It’s Shopping Season!Written by Saige Albert
It’s shopping season! And it’s the time of year when we spend some of the extra money we have on the people we love, preparing for Christmas morning.
Last Friday marked the “official” first day of holiday shopping, known by many as Black Friday. Americans spent $52.4 billion over the four-day weekend. Then, on Cyber Monday, online shoppers influenced a 15 percent increase in web purchases, with 7.4 percent of that increase in shopping from mobile devices. Over the weekend, shoppers spent a record-breaking average of $398.62 per person. That’s a lot of money spent, and a lot of money funneled out of America to the rest of the world.
I am all too guilty of attempting to one-stop shop by heading to the mall or Wal-Mart, or even hopping online and ordering gifts from around the world. I think this year I’ll change things up a bit and think about avoiding my favorite online outlets to check out something a little more local.
In the last few months, I’ve been making a special effort to see just what the talented Wyoming citizens have to offer.
I’ve seen soap that makes my skin softer than ever before, lamps made from used ropes and I even discovered a barbeque sauce that makes my mouth water just thinking about it. There are women and men out there dipping chocolates, making high quality saddles and tack and even crafting beautiful purses and jewelry. The collection of products available is simply too vast to even begin to mention them all.
Wyoming has a lot to offer as far as places to find those unique, hand-made products that last longer or taste better than things you might buy in at big box retailers, and in purchasing them, we support our friends and neighbors. If you ask any small business owner, I’m sure they will tell you that you should buy from the locally owned shop on Main Street rather than a corporate giant.
Even when you’re getting ready to choose your Christmas tree, think about where it came from. You can buy a permit from the Forest Service, and cut a Wyoming-grown tree for your home, rather than picking up a plastic variety made in China. The American Farm Bureau Federation reminds us that real trees remove carbon from the air and, if you buy your tree, are grown by American farmer. It seems like a pretty great way to support American agriculture yet again.
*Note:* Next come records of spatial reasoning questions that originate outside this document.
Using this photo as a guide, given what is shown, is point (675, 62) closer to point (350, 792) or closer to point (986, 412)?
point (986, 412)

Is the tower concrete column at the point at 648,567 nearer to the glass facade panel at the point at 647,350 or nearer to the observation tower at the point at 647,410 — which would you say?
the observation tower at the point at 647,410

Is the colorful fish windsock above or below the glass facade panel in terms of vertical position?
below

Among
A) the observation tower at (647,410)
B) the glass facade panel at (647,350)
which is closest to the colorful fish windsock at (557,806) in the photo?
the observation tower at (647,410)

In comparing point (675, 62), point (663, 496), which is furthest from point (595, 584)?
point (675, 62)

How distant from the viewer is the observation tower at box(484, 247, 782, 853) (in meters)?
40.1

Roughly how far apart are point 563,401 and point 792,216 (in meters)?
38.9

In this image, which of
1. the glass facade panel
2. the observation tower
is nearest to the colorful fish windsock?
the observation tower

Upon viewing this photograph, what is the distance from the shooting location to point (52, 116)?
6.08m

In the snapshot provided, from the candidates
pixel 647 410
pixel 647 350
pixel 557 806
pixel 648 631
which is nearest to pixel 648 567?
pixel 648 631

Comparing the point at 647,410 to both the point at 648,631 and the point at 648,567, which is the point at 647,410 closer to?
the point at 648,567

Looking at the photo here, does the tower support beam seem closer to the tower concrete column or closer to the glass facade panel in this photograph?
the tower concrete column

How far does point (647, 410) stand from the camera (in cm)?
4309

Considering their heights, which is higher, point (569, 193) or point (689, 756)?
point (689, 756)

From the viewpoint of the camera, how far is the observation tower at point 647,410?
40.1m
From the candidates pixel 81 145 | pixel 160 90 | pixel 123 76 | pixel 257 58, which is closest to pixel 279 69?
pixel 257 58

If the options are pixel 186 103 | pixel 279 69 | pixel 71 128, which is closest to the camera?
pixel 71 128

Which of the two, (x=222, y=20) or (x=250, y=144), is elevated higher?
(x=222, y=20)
As you’re shopping for Christmas presents, think about checking out Wyoming stores, owned and operated by your friends and neighbors. Maybe a gift subscription to the Wyoming Livestock Roundup or a gift from one of the advertisers featured in our “Christmas Corral?” Look around the corner downtown, rather than around the web. It’s Christmas time, so have some fun shopping and think about spending money in your communities this season!